Back in 2011, Minnesota Representative Michele Bachmann made some headlines with this quip, “With all the money that we owe China, I think you might correctly say, Hu’s your daddy,” a reference to Chinese president Hu Jintao. Without debating the wit (or lack thereof) of Ms. Bachmann’s speech writers, let’s examine what it means for China to be the largest foreign holder of U.S. debt.
Cartoons such as this may lead some people to overestimate the amount of U.S. debt held by the Chinese government. For example, the total amount of U.S. debt currently held by the public is $11.04 trillion. Intra-governmental debt adds another $4.81 trillion, bringing the total combined public debt outstanding to $15.85 trillion (103% of current dollar GDP). Approximately one-third of this total ($5.1 trillion) is held by foreign investors, the largest of which are China and Japan at around $1 trillion each. Therefore, China owns about eight percent of total U.S. debt.
Japan and the United Kingdom have a long history of owning a significant amount of U.S. debt. The recent growth of China’s investment, however, is what makes the press. In 2008, China held $684 billion worth of U.S. Treasuries. Since then, their stake has grown 75% to over $1.2 trillion. China’s share now represents one-fourth of all foreign-held U.S. government debt. While that sounds like a lot (and it is), China would seem to need our bonds just as much as we need their cash. In order to keep the world’s largest export economy humming, China has implemented policies that encourage domestic saving, while at the same time, try to keep the yuan from appreciating vis-a-vis the dollar (and other major currencies). The result is that China has accumulated more than $3 trillion in foreign currency reserves, far more than any other nation.
Most of these reserves are held in U.S. dollars and recycled back to the United States through investments in Treasury bonds, and other dollar-denominated securities. While some of China’s foreign exchange reserves are plowed into European and Japanese securities, those markets do not offer the liquidity to easily absorb China’s growing investment needs. “There’s really nothing different they can do,” says Eswar S. Prasad, Cornell economics professor and former head of the China division at the International Monetary Fund. “Even if China felt the United States was going off a cliff, there’s no other place for them to put all their money.”
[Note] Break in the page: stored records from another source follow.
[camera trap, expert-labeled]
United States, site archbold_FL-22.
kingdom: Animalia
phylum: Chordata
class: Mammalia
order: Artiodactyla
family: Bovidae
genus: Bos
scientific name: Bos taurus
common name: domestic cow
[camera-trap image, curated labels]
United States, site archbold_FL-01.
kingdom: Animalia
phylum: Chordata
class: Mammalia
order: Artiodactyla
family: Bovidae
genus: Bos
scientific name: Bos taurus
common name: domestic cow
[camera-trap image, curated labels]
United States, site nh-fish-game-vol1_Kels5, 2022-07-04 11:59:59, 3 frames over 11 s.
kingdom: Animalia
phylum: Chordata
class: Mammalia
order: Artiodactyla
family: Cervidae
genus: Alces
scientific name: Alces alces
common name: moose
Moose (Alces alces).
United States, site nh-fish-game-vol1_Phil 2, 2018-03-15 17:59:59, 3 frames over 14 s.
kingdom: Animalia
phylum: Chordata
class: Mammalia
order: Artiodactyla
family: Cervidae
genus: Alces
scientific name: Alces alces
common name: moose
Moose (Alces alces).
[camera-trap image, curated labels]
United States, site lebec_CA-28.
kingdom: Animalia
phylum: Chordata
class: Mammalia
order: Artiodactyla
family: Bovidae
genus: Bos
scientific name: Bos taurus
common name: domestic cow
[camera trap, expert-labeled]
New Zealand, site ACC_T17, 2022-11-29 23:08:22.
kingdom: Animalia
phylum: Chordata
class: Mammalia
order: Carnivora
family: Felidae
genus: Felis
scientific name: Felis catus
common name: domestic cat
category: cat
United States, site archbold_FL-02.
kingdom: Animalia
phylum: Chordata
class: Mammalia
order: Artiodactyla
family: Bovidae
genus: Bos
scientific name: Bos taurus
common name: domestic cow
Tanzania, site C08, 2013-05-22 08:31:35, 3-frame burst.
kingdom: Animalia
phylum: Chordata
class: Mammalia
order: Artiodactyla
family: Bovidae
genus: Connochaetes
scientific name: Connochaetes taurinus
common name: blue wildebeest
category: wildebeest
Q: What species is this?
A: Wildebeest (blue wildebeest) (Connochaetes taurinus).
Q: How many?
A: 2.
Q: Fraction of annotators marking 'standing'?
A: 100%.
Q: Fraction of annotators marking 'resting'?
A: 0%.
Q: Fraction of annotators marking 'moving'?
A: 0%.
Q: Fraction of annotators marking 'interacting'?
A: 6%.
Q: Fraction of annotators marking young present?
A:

We don’t want to downplay the risk of owing China (or anyone else) a trillion dollars, but think about it. Who’s getting the better deal here? If China is willing to lend the United States money for ten years at 1.5%, I think we should consider it a compliment and use our “attractiveness” wisely. Ideally, our leaders would not take this precious trust for granted. Let’s get our financial house in order while we still have the luxury of being the best of a bad lot. At the same time, think of your own personal situation. To whom do you owe money? What are you taking for granted? Any government, corporation, or individual that borrows heavily is playing a risky game of musical chairs. You never know when the music is going to stop, and you never know if you’ll be able to find a “chair” when it does.